Community
Participate
Working Groups
Created attachment 166031 [details] Thread dump of deadlocked eclipse Build ID: I20100422-1310 I was editing a Java file (Project.java from o.e.core.internal.resources). I think that I tried scrolling the editor right when Eclipse deadlocked. Thread dump attached.
Thread dump seems to indicate that Threads main Worker-48 Worker-50 Text Viewer Hover Presenter all try to access the shared AST, and are all locked in its object monitor. At the same time, Worker-49 Worker-48 Worker-41 Worker-40 hangs in SelectionListenerWithASTManager, and a couple of JavaReconciler Threads are also waiting...
To be investigated for M7.
I've also had my Eclipse hang these past couple of days. There's also bug 302581 which I presume is related.
>To be investigated for M7. I take this as a +1 for RC1. I need to look again whether the proposed fix from bug 302581 really was OK but currently I'm on a business trip.
John, can you please review the patch?
Created attachment 167926 [details] Fix
I don't understand why this patch fixes the problem. It looks like the problem is that threads are waiting on reconciliation, but no reconcile is happening. For this to happen it means either there was no notification, or the notification happened before the isReconciling() condition changed. Since the fIsReconciling field is already volatile, adding synchronization around assigning that field shouldn't make any difference. I don't know this code very well, but I noticed there is one code path at the top of the cached() method where there is no notification and it just returns. I can't clearly see how this leads to the deadlock, but the code is complicated enough that maybe it is possible. Ideally if any state changes that affects the outcome of isReconciling() there should be a notification within the same synchronized block.

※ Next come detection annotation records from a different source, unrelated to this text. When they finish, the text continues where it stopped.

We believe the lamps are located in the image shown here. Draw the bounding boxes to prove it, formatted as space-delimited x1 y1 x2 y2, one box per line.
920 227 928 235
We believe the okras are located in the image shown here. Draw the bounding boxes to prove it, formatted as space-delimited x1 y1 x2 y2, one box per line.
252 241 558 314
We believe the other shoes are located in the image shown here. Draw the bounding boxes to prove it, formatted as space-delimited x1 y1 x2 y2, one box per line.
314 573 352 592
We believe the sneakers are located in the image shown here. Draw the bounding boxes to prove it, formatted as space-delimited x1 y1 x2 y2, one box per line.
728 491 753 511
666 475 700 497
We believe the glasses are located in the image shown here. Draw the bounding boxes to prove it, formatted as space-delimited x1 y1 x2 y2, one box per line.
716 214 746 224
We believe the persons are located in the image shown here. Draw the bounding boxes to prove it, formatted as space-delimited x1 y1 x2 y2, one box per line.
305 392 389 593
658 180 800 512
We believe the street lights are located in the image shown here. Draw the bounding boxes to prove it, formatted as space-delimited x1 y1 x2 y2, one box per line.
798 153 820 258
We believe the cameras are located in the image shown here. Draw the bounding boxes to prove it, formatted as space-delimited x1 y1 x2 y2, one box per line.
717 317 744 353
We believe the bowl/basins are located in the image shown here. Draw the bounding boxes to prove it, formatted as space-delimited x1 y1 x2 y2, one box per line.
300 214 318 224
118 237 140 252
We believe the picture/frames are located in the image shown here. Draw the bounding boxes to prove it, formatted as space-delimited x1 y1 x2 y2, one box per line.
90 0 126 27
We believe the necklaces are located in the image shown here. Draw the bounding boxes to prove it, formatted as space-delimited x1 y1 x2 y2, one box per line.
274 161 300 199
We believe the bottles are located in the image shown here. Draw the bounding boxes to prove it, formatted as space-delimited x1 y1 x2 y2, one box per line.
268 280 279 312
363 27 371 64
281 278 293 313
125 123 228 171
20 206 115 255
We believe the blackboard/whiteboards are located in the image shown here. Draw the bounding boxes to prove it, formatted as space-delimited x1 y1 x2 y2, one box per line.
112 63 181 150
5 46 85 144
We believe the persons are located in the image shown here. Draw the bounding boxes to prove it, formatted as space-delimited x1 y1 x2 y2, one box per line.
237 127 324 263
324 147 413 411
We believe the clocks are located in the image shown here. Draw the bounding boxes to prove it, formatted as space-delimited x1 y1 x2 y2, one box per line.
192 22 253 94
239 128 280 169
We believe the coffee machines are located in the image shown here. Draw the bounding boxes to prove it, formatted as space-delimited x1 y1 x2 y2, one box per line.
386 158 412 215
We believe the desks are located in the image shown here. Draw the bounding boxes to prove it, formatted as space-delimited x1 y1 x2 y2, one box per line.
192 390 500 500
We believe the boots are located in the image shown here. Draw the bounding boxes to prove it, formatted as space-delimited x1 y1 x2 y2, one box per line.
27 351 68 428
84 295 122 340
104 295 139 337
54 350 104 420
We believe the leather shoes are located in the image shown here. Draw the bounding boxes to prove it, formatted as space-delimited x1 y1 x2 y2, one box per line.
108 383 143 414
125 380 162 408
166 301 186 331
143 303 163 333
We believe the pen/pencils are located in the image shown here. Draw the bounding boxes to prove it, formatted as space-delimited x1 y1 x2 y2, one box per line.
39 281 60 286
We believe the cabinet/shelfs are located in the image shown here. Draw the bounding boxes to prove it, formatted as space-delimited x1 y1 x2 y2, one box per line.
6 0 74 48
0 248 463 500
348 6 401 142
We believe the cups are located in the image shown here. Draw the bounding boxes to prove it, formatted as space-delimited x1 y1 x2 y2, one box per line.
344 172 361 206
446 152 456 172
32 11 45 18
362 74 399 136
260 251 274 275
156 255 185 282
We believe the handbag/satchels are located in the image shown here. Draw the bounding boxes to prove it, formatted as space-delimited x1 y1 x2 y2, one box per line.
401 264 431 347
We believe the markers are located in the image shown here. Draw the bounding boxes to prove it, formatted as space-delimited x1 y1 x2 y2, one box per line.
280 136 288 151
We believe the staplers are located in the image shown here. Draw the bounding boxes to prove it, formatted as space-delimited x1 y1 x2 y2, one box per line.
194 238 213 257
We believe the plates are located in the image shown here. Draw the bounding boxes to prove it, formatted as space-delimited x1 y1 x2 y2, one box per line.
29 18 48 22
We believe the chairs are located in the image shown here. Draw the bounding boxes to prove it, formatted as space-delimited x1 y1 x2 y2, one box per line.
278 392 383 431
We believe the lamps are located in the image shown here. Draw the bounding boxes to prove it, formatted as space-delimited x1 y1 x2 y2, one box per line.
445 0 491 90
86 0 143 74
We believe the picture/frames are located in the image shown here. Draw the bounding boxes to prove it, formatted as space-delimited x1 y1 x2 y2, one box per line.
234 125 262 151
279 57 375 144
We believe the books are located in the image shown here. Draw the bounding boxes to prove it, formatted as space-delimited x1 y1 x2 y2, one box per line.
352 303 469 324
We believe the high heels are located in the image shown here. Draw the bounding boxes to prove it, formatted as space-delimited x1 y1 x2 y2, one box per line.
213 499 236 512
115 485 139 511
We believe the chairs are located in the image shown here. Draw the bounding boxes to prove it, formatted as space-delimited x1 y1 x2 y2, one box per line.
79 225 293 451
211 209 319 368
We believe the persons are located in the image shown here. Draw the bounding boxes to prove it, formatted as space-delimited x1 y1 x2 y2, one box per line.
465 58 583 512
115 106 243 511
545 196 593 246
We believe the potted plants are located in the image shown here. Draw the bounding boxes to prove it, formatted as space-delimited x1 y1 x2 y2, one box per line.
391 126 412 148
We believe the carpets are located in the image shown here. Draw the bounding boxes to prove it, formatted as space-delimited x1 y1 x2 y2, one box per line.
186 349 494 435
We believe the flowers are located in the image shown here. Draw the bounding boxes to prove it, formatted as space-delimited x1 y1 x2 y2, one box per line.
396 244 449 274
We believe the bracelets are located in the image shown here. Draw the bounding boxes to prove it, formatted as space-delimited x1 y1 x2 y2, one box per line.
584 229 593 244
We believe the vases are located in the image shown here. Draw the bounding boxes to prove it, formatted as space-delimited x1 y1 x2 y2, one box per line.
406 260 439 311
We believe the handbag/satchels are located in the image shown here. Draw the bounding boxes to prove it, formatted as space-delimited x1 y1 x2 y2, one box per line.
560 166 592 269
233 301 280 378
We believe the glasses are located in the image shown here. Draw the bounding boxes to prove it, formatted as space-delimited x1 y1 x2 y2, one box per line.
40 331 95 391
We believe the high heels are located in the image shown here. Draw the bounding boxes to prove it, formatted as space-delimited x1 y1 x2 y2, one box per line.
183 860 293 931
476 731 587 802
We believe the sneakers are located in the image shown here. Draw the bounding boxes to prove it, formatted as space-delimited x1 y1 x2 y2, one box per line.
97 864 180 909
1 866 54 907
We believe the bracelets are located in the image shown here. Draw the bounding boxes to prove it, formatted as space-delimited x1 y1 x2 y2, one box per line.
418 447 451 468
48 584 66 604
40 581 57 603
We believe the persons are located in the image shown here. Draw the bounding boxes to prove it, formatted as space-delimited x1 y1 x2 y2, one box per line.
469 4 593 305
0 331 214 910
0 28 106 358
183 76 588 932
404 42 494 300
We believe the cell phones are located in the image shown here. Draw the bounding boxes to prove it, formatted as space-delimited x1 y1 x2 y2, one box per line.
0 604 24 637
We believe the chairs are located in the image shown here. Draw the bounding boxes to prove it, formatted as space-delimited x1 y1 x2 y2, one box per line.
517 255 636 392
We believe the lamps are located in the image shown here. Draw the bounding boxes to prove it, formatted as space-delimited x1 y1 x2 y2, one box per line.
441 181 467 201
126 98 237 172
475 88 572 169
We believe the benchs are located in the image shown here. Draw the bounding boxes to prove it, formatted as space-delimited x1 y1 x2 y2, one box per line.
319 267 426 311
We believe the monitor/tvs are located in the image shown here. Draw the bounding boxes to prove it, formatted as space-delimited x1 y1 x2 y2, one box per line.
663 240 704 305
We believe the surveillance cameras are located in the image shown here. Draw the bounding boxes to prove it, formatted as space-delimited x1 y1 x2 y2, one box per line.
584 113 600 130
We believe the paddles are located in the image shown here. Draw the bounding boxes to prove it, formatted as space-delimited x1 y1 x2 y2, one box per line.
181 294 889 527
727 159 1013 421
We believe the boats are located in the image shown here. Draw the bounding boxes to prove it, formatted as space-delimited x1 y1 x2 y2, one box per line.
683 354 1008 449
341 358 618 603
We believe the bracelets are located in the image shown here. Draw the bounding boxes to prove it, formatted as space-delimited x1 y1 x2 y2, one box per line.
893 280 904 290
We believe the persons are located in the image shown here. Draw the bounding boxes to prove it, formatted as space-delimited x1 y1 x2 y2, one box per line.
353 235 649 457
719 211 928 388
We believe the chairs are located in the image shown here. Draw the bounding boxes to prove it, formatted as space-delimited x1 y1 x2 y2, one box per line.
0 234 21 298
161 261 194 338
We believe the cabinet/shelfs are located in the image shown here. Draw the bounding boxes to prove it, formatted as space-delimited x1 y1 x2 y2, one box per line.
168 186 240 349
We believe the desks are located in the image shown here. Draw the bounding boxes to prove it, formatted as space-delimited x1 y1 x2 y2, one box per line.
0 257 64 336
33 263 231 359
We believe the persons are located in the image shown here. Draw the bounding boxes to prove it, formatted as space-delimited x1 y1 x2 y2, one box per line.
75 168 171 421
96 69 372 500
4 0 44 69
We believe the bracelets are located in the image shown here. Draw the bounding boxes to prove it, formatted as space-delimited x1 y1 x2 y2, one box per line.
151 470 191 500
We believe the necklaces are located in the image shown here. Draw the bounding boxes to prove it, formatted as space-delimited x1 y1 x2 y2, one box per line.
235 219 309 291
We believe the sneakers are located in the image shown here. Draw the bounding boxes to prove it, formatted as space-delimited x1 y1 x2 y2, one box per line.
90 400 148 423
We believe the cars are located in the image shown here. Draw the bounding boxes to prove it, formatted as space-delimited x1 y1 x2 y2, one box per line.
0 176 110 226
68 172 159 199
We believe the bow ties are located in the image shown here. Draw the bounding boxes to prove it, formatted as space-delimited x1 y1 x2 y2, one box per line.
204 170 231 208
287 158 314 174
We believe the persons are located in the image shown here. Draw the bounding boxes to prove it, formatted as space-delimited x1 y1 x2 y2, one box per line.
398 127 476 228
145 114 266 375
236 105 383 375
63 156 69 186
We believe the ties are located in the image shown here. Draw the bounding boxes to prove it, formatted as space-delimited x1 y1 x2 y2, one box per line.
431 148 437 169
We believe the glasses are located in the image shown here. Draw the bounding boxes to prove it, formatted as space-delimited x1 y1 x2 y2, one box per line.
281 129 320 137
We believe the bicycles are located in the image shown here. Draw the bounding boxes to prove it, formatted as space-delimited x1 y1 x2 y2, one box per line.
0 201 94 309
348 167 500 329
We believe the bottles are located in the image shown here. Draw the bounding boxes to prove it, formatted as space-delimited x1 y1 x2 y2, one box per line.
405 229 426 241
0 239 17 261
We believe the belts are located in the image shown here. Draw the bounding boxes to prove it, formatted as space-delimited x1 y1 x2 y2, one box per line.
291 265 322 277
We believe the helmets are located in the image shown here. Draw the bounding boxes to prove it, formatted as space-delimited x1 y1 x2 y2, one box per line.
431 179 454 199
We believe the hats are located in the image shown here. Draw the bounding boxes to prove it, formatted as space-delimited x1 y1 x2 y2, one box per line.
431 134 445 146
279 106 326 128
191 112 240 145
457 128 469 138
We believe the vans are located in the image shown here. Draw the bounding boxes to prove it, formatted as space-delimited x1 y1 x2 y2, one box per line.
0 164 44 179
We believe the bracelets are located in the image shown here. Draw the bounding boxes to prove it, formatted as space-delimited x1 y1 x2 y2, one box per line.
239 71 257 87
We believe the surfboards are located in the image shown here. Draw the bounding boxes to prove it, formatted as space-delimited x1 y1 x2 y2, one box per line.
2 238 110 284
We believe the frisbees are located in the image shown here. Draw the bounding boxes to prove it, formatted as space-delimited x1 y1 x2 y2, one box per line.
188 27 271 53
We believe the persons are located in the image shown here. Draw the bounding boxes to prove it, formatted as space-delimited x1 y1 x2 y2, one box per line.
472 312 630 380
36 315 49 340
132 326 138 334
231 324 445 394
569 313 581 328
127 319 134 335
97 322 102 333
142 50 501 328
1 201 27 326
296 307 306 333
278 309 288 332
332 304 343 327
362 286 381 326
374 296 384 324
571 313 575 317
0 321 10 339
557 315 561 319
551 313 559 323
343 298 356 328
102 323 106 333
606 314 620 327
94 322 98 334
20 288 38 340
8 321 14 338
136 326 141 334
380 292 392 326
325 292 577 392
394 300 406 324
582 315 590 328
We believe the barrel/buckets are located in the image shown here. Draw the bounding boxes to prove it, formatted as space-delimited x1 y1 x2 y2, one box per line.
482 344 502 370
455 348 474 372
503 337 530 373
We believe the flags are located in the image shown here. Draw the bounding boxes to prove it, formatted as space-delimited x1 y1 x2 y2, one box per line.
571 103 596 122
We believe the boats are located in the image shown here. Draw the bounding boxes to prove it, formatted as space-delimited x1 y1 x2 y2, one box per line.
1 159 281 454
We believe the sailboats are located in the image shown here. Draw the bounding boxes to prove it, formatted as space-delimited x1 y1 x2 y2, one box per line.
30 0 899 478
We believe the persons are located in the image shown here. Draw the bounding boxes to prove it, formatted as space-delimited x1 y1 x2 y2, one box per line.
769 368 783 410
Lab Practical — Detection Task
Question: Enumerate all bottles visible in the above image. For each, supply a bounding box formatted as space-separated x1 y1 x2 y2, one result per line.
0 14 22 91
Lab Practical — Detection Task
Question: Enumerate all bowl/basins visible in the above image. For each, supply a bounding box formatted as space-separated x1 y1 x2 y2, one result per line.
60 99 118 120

>I don't understand why this patch fixes the problem. I thought that a possible scenario for the deadlock could be that for some reason the progress monitor gets canceled (fIsReconciling -> true) while getAST(...) is already inside the fWaitLock. The patch should have closed that hole - however, I noticed that this would not fix that scenario because if the thread dies then it won't be able to notify it later. After looking at the code and trying to reproduce the deadlock I found the scenario and the fix for the deadlock. Test Case: 0 start dev/host workspace 1. add the following breakpoints - but disable all at this point ASTProvider, line 318 ASTProvider, line 440 ASTProvider, line 452 ASTProvider, line 599 2. start target workspace that has a Java project and two CUs (C1, C2) 3. disable 'Mark Occurrences' in the target 4. paste this into Package Explorer: import java.util.HashMap;; public class C1 {HashMap m} public class C2 {} 5. switch/activated editor for C1 6. enable bpt 440 7. switch/activated editor for C2 ==> hit bpt 440 8. disable bpt 440 9. switch to C1 10. enable bpt 599 and 452 11. type a space in C1 ==> hit bpt 599 12. select HashMap m; and press Ctrl+C ==> hit bpt 452 13. resume all threads except main and the one that waits in bpt 440 14. enable bpt 318 15. resume the thread that waits in bpt 440 16. resume the main thread 17. resume all other waiting threads ==> deadlock The problem is that we call isReconciling(...) without synchronizing it with fReconcileLock and unfortunately we cannot add this inside the fWaitLock without introducing yet another deadlock. There are two possible fixes: 1) We synchronized the synchronized (fReconcileLock) {...} in aboutToBeReconciled(...) with the fWaitLock. This is risky. 2) We switch the two statements in the synchronized block in aboutToBeReconciled(...). This works because the important condition is is changed first and hence it will not wait inside getAST(...). That the fReconciling flag is set to true afterwards doesn't harm. Since we already have RC1 and introducing another lock is always risky, I will fix this using 2). I went through the fix with Markus and he agrees on that. John, can you agree with that as well?
Created attachment 168146 [details] Fix
+1 for RC1. Reproduced the deadlock with given steps, except for > 3. disable 'Mark Occurrences' in the target where I had to *enable* Mark Occurrences. Verified that the fix solves this issue.
Patch committed to HEAD.
Starting verification...
Verified in I20100516-0800 that the scenario from comment 8 can't happen any more and that the dump from comment 0 likely ran into this problem.